#### To do:
The whole listing should come back exactly as written, except for the pictures.

#### Data:
______
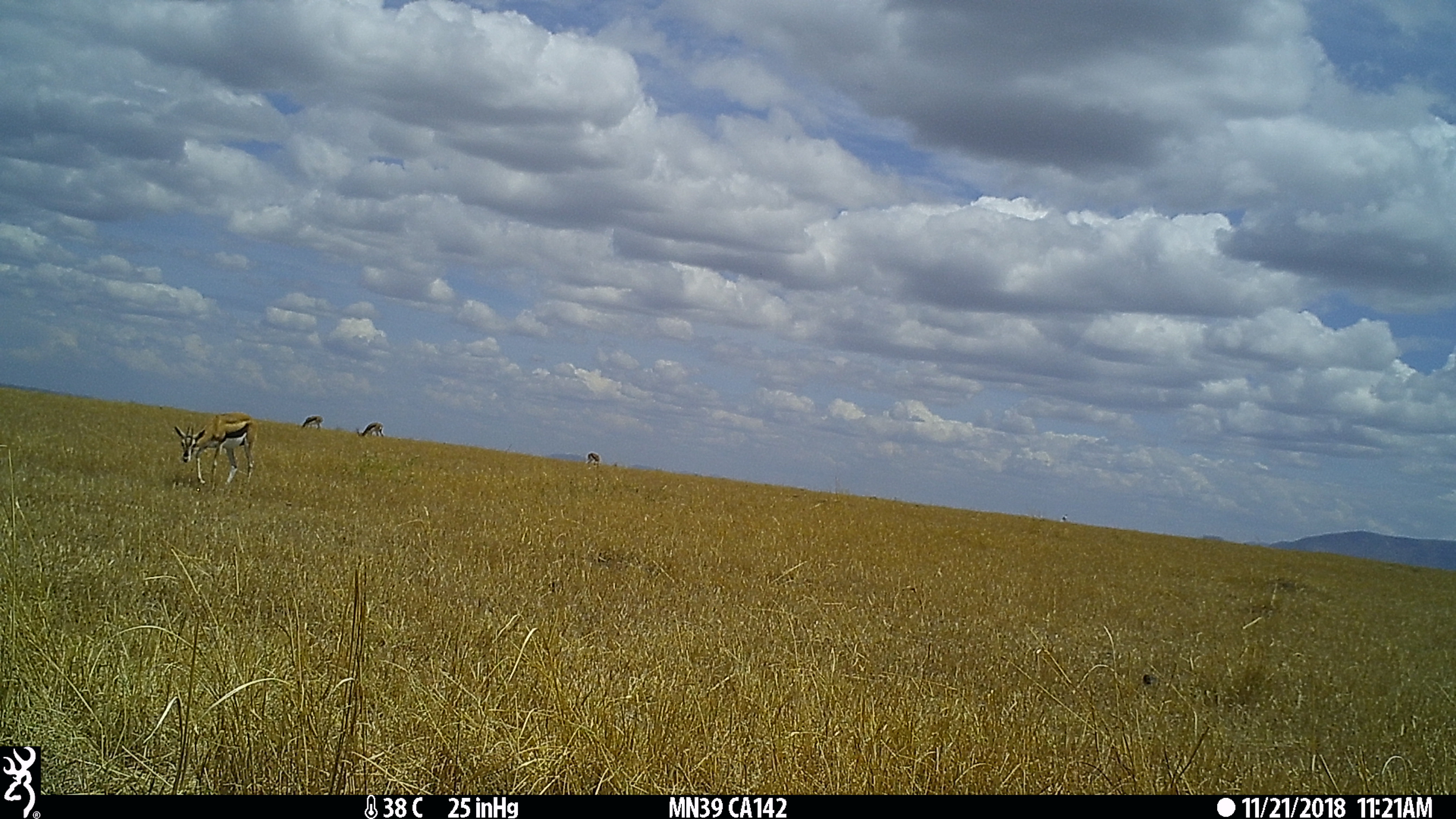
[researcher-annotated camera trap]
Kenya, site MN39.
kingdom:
______
#### Task response:
[researcher-annotated camera trap]
Kenya, site MN39.
kingdom:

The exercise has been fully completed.